= PROBLEM DESCRIPTION =
Give back all of the records below line for line, without changing anything, and leave the picture out of your answer.

= RECORDS SHOWN =
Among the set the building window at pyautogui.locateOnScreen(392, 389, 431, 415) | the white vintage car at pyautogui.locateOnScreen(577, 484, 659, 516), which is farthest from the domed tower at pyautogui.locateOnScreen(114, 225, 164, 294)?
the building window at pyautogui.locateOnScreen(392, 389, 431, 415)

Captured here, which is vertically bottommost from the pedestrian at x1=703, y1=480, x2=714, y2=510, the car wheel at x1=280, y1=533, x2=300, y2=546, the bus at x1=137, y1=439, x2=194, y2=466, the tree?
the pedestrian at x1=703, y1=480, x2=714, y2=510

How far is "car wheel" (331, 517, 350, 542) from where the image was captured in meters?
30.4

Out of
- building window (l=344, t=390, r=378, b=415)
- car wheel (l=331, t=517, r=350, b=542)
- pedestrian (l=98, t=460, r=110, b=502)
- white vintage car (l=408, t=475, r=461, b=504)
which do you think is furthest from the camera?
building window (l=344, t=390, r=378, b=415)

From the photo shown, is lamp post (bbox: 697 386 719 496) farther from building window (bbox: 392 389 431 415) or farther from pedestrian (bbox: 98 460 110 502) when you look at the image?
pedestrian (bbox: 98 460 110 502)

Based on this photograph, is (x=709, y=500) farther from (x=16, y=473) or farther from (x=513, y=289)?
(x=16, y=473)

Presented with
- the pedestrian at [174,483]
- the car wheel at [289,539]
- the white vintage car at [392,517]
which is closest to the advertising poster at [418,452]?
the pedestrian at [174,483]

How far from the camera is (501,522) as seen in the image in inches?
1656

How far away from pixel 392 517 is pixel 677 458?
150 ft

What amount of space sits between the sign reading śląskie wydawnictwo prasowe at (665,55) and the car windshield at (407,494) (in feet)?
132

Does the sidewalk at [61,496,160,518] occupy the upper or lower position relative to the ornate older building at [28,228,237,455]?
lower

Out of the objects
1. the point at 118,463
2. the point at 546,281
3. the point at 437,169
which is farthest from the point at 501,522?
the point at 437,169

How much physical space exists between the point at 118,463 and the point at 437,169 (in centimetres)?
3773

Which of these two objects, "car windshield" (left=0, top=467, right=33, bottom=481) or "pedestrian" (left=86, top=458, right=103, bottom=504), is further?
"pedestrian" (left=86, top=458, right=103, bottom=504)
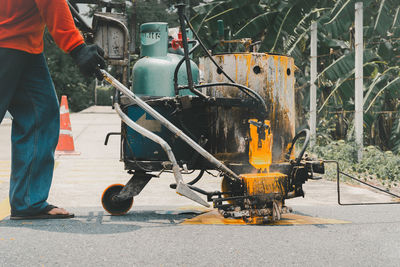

= RESPONSE FOR THIS EXERCISE =
Among the set the building window at pyautogui.locateOnScreen(392, 389, 431, 415) | the white vintage car at pyautogui.locateOnScreen(577, 484, 659, 516), which is farthest from the domed tower at pyautogui.locateOnScreen(114, 225, 164, 294)?
the building window at pyautogui.locateOnScreen(392, 389, 431, 415)

Captured here, which is vertically bottommost from the pedestrian at x1=703, y1=480, x2=714, y2=510, the car wheel at x1=280, y1=533, x2=300, y2=546, the bus at x1=137, y1=439, x2=194, y2=466, the tree?
the pedestrian at x1=703, y1=480, x2=714, y2=510

How far is "car wheel" (331, 517, 350, 542) from where the image was captured in meters?
30.4

Out of
- building window (l=344, t=390, r=378, b=415)
- car wheel (l=331, t=517, r=350, b=542)
- pedestrian (l=98, t=460, r=110, b=502)
- white vintage car (l=408, t=475, r=461, b=504)
which do you think is furthest from the camera?
building window (l=344, t=390, r=378, b=415)

From the photo shown, is lamp post (bbox: 697 386 719 496) farther from building window (bbox: 392 389 431 415) or farther from pedestrian (bbox: 98 460 110 502) when you look at the image?
pedestrian (bbox: 98 460 110 502)

Based on this photograph, is (x=709, y=500) farther from (x=16, y=473) or farther from (x=513, y=289)?
(x=16, y=473)

Presented with
- the pedestrian at [174,483]
- the car wheel at [289,539]
- the white vintage car at [392,517]
which is closest to the advertising poster at [418,452]?
the pedestrian at [174,483]

How far from the camera is (501,522) as seen in the image in inches?
1656

How far away from pixel 392 517 is pixel 677 458?
150 ft

What amount of space sits between the sign reading śląskie wydawnictwo prasowe at (665,55) and the car windshield at (407,494) (in feet)?
132

Does the sidewalk at [61,496,160,518] occupy the upper or lower position relative to the ornate older building at [28,228,237,455]?
lower

Out of the objects
1. the point at 118,463
2. the point at 546,281
3. the point at 437,169
which is farthest from the point at 501,522?
the point at 437,169

How much physical space exists between the point at 118,463 and the point at 437,169 (in centimetres)?
3773

Which of these two objects, "car windshield" (left=0, top=467, right=33, bottom=481) or "pedestrian" (left=86, top=458, right=103, bottom=504), is further?
"pedestrian" (left=86, top=458, right=103, bottom=504)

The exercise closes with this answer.